Again, my mom’s intelligence and lightning-fast reflexes overtook the conversation, like a human version of AutoCorrect. “I would say, ‘We’ll think about it.’” Yes! So she did remember after all these years. My mom went on: “It was the only socially acceptable thing to say.”

“It’s not like I could say, ‘We already know that I am not going to buy that, so could you please stop being so annoying,’” she continued. I was annoying?

After some thought, I came around. It wasn’t unreasonable, what I was hearing. I recalled the many times my mom and I waited in checkout lines. If she had out-right said “no” every time I asked to buy something, it almost certainly would have opened a door to a fight about how I was not being annoying and how I really needed this gel pen set—fights I was ready to put myself on the line for, as an small person. That would have taken up a lot of time, which we all know is money in this economy, and so the “maybe” saved us both from a lot of headache. Interesting.

David’s Mom

To further investigate this phenomenon, while Frida was talking to her mom I went straight to my own source. “I needed to know how much it was going to cost,” she said on a voicemail. “Then I needed to figure out if it was in my budget.” She stressed that she didn’t want to be needlessly pressured into making a decision. “I don’t like to just say yes or no,” she said. “I have to stop and think about it.”

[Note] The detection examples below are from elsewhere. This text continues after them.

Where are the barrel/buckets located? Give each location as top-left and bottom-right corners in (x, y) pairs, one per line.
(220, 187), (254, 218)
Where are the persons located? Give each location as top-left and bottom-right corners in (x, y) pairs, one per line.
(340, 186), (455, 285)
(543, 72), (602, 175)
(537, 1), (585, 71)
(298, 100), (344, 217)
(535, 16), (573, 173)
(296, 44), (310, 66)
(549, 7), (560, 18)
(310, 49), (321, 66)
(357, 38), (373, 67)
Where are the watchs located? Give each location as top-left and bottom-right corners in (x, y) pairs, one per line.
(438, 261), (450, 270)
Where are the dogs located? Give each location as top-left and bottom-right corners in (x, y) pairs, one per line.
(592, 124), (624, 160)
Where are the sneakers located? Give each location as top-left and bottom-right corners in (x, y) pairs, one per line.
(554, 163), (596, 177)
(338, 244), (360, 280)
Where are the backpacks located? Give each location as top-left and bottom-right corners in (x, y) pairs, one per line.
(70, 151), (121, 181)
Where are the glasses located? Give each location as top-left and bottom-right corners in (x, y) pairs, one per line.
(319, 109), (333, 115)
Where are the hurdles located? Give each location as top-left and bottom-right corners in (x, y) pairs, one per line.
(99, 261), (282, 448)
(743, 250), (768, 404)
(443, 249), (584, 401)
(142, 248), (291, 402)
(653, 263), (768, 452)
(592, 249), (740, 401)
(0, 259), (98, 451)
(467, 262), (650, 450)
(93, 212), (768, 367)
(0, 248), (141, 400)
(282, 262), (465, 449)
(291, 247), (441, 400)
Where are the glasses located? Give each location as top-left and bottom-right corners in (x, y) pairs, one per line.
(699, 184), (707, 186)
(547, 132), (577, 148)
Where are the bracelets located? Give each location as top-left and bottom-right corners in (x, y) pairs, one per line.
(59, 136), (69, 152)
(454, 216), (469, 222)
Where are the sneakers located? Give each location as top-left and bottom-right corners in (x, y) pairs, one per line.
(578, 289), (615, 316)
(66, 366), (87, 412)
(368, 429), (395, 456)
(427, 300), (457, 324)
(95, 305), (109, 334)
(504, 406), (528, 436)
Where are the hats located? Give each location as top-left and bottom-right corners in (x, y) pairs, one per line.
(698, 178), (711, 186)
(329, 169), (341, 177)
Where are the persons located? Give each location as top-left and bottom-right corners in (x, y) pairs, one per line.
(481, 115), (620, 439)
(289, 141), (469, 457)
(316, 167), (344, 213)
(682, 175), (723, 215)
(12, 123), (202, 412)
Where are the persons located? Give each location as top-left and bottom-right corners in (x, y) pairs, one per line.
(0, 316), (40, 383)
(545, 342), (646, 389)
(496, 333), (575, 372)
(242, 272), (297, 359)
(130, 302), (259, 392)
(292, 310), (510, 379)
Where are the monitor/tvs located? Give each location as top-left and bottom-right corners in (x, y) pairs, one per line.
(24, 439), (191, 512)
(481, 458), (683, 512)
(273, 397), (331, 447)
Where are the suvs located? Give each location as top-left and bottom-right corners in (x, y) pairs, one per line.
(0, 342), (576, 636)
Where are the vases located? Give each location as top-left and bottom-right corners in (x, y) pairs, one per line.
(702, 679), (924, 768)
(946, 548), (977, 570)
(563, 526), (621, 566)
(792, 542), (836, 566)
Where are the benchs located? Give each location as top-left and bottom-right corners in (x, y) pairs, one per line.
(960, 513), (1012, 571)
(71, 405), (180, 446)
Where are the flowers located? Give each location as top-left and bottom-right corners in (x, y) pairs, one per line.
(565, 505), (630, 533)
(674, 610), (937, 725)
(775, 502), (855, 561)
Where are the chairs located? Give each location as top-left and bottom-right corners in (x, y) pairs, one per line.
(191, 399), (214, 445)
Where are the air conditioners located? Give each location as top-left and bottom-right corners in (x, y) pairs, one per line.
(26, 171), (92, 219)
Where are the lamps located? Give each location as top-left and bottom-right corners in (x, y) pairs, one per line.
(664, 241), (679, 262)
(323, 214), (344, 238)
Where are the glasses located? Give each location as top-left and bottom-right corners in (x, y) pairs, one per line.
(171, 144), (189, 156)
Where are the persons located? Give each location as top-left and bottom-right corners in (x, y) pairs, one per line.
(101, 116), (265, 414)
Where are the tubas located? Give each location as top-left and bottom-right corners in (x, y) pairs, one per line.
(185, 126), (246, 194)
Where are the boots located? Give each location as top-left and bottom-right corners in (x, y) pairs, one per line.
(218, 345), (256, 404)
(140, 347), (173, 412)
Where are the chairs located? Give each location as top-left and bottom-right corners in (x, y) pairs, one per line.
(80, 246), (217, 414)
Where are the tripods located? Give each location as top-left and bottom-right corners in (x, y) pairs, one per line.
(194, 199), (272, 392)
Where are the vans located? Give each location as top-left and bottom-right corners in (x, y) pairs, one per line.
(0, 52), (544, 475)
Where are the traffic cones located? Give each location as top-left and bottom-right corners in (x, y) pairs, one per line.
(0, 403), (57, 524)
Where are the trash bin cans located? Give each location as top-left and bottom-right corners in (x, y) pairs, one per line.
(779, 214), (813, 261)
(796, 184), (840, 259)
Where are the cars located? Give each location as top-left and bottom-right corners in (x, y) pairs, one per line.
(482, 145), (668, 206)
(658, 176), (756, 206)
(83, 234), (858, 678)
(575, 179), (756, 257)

Now circling back to the concept of “maybe,” my mom remained fairly pragmatic. “I didn’t wanna say yes then realize I didn’t really wanna say yes or even say no and maybe I didn’t really wanna say no, I shouldn’t have said no,” she said. “I like to weigh my options.” Certainly as a child this kind of deep reasoned logic from sugar filled and tv-obsessed interior didn’t quite make sense, but now it reads fairly reasonable.

“Maybe” just meant “please be quiet, my child.”

Here today we learned that the word “maybe” can hide a myriad of calculations and considerations the speaker is making internally, while delivering a palatable response to a perhaps wanton child. Sometimes that child, a gooey mush of bones and unrefined thoughts, believes the “maybe,” imbuing it with their own meaning. But if it soothes, it does so misleadingly. It’s clear from our research that “maybe” never weighed yes or no equally. “Maybe” just meant “please be quiet, my child.” Which, again, after weighing the evidence, we find pretty fair.

Us children fixate on “maybe”, because kids, unlike moms, hold all of the free time in the world to ponder such questions. Did we have to go to work? Pay bills? Go to terrible children’s choir concerts where inevitably some kids walks off the stage and someone needs to go grabs them? No children don’t have any of those responsibilities. “Maybe” is the answer that says “I love you, but please give me five minutes to think this over.”

“Maybe” serves several functions: calming kids and buying some time for moms (at least until the next trip to Target or Walmart), who have to navigate millions of these could-be conflicts a day. “Maybe” keeps the peace—partly by keeping you, the child, in the dark. Our moms didn’t deploy “maybe” just for their own benefit—they were also shielding us, allowing us to live one more day in a fantasy land, where the things we wanted were totally reasonable and not at all insane. The real world, we all eventually find out, has no problem letting us in on that fact.

But your mom wouldn’t do that to you. And that’s why “maybe” is a gift—for the both of you.